提示テキスト →
北海道ゆかりのマンガが集う 札幌市中央図書館所蔵資料特別展「北海道とマンガのミライ」レポート

竹内 美帆

会場入口

展覧会開催に至った二つの理由

内容に入る前に、まず、本展の位置付けについて確認しておく。本展は、北海道出身のマンガ家や北海道を舞台にしたマンガなど、北海道ゆかりのマンガに焦点を当てた特別展である。企画・実施に携わる札幌市中央図書館利用サービス課調査相談係の山本航平氏によれば、同館では普段目にすることのない貴重な資料などを活用した特別展を毎年行っているが、以下の理由により、今年の特別展では「マンガ」をテーマに取り上げることとなったという。

1点目としては、郷土資料として、今までも北海道が舞台のマンガを収集してきたが、あまり知られていないため、図書館にも少ないながらもマンガが所蔵されていることを知ってもらい、読書を楽しむきっかけにしてほしいという思いである。今回の展示にあわせて同館2階の郷土資料が並ぶ一角に北海道マンガを集めたコーナーも設置された。

2点目としては、札幌市のマンガを含むポップカルチャーによるまちづくりの動きである。本展にも協力しているマンガ家である大和和紀と山岸凉子を中心として、数年前から北海道にマンガミュージアムの設立を求めるマンガ家たちが集まり「北海道マンガミュージアム構想」が立ち上がった。同団体がマンガの文化的価値の発信や観光資源としての可能性を提案したことが一つの契機となり、札幌市もまちづくりの一環として、「図書(マンガ)を核としたライブラリー、ミュージアム及びビジネスの展開に関する可能性調査」1を実施するなど、「マンガ等のポップカルチャーに関する取組」を進めている。こうした札幌市側の動きもあり、今回の特別展開催の運びとなった。

札幌市中央図書館が中心となり、札幌市まちづくり政策局のプロジェクト担当も企画に携わった。

会場風景

本展示は内容ごとに6つのパートに分かれている。以下ではそれぞれのパートの内容を紹介しよう。

「マンガの源流をたどって」

冒頭の「マンガの源流をたどって」では、『国宝 鳥獣戯画巻』(便利堂、1960年)や葛飾北斎『初摺 北斎漫画』(小学館、2005年)、岡本一平『一平漫画』(1924年)、田川水泡『のらくろ漫画全集 少年倶楽部名作選 別巻』(1967年)、手塚治虫『新宝島 手塚治虫漫画全集 281』(1984年)などを展示し、歴史的に現代のマンガと関連付けられる機会の多い作品を紹介する。

記録データ →
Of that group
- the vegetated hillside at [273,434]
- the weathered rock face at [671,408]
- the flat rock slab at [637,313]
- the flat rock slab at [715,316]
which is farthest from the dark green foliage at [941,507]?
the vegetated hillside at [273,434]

課題一覧 →
A – マンガ展のレポートにある次の一文を英語に訳せ：「本展示は内容ごとに6つのパートに分かれている。」
B – マンガ展のレポートのうち、「内容に入る前に、まず、本展の」を含む語句で始まり「り上げることとなったという。」で終わる箇所を、一字も変えずに引用せよ。
記録は別の出典から取ったものだ。

解答一覧 →
A – This exhibition is divided into six parts according to its content.

B –
内容に入る前に、まず、本展の位置付けについて確認しておく。本展は、北海道出身のマンガ家や北海道を舞台にしたマンガなど、北海道ゆかりのマンガに焦点を当てた特別展である。企画・実施に携わる札幌市中央図書館利用サービス課調査相談係の山本航平氏によれば、同館では普段目にすることのない貴重な資料などを活用した特別展を毎年行っているが、以下の理由により、今年の特別展では「マンガ」をテーマに取り上げることとなったという。